Das AG gewährt die Gebühr Nr. 4102 VV RVG nicht und erhöht – so die Hilfsargumentation des Verteidigers – auch nicht wegen der Teilnahme am Termin die Verfahrensgebühr. Begründung:

„Der Antrag ist hinsichtlich der geltend gemachten Gebühr RVG VV 4102 nicht begründet, auch kommt alternativ hierfür eine Erhöhung der Verfahrensgebühr nicht in Betracht. Mit der Gebühr W 4102 wollte der Gesetzgeber lediglich regeln, dass der Verteidiger für die außerhalb der Hauptverhandlung stattfindenden gerichtlichen Termine eine Gebühr erhält, siehe BT-Druck­sache 15/1971, 222 ff., Gerold/Schmidt, RVG, 19. Aufl., Rn 7 zu Nr. 4102 W RVG. Eine richtliche Inaugenscheinnahme hat im Verfahren aber gerade nicht stattgefunden.

Was die (alternative) Erhöhung der Verfahrensgebühr durch die Teilnahme des Anwalts an ei­nem Sachverständigentermin angeht, ist festzustellen, dass die Staatskasse gemäß § 464b StPO i.V.m. § 91 ZPO nur die notwendigen Auslagen des Verfahrens erstatten braucht. Eine Notwendigkeit der Teilnahme des Verteidigers am Sachverständigentermin ist aus der Akte nicht erkennbar.

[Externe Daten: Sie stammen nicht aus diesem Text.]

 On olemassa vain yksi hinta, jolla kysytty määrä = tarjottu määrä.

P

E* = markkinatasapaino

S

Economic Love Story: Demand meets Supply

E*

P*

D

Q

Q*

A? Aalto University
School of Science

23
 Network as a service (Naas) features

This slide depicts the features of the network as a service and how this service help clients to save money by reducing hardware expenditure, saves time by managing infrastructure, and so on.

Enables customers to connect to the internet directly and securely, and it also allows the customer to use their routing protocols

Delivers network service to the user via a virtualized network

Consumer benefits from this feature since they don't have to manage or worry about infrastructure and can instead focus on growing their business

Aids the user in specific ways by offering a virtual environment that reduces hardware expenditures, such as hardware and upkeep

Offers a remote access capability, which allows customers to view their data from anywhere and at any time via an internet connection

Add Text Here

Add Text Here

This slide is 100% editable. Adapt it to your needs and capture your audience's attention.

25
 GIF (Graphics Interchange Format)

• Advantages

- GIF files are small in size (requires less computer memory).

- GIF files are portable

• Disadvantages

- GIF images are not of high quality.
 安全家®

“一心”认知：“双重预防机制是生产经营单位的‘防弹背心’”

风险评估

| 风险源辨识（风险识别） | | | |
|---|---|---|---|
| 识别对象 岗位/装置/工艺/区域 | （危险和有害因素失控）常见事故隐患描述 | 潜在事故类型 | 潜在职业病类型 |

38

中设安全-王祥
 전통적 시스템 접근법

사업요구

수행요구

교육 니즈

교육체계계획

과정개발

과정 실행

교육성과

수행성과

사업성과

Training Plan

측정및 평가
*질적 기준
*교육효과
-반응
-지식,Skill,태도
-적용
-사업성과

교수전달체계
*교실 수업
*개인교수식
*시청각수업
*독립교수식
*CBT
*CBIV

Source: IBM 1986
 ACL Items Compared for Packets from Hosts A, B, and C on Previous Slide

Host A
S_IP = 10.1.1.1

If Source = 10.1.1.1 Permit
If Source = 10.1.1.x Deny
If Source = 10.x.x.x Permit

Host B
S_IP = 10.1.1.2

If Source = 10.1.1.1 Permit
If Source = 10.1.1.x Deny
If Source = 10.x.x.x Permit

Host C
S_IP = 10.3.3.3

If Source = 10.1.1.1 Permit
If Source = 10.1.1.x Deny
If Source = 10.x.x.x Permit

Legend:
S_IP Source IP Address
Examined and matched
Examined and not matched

Durch die Dekra Mobil GmbH wurden lediglich die Unfallbeteiligten aufgefordert, zur Begutachtung mit ihren Fahrzeugen zum Termin zu erscheinen, rein nachrichtlich erging die Terminsmitteilung an den Verteidiger. Für alle weiteren Fragen standen dem Sachverständigen dann der gesamte Akteninhalt nebst/ inclusive gefertigter Bilder und Skizzen vom Unfallort zur Ver­fügung. Der Sachverständige hatte insoweit sein Gutachten lediglich auf dieser Grundlage und dem gerichtlichen Beweisbeschluss zu fertigen. Weitergehende Aussagen durch den Verteidiger, die nicht bereits aus dem gerichtlichen Verhandlungsprotokoll hervorgehen, waren nicht zwingend notwendig. Wäre dies der Fall gewesen, wäre der Verteidiger zu diesem Termin durch das Gericht oder den Sachverständigen über eine formlose Terminsnachricht hinaus geladen worden. Zudem war auch kein Vertreter der Anklage anwesend.“

M.E. teilweise falsch. Dass die Vernehmungsterminsgebühr nicht festgesetzt worden ist, ist ok. Das entspricht der h.M. Aber die Verfahrensgebühr hätte erhöht werden müssen. Der Hinweis auf die „Notwendigkeit“ zieht m.E. nicht. Nach §  137 StPO hat der Beschuldigte Anspruch auf Beistand seines Rechtanwalts in jeder Lage des Verfahrens, also auch bei einem SV-Termin, bei dem es ggf. ja auch zu Rückfragen des SV an die geladenen Unfallbeteiligten kommen kann. Die Antworten können erhebliche Auswirkungen auf das Verfahren haben.  Es ist zudem m.E. nicht Aufgabe des Rechtspflegers/der Staatskasse die Tätigkeiten des Verteidigers auf ihre Notwendigkeit hin zu überprüfen bzw.: Ich würde hier die Rechtsprechung zu Fotokopiekosten und die dort wohl h.M. entsprechend anwenden. Letztlich muss es der Entscheidung des Verteidigers vorbehalten bleiben, ob er an einem solchen Termin teilnimmt. Nur bei Missbrauch würde ich die Erhöhung verneinen. Und Missbrauch erkenne ich hier nicht.

 

Ausgang interessiert mich natürlich.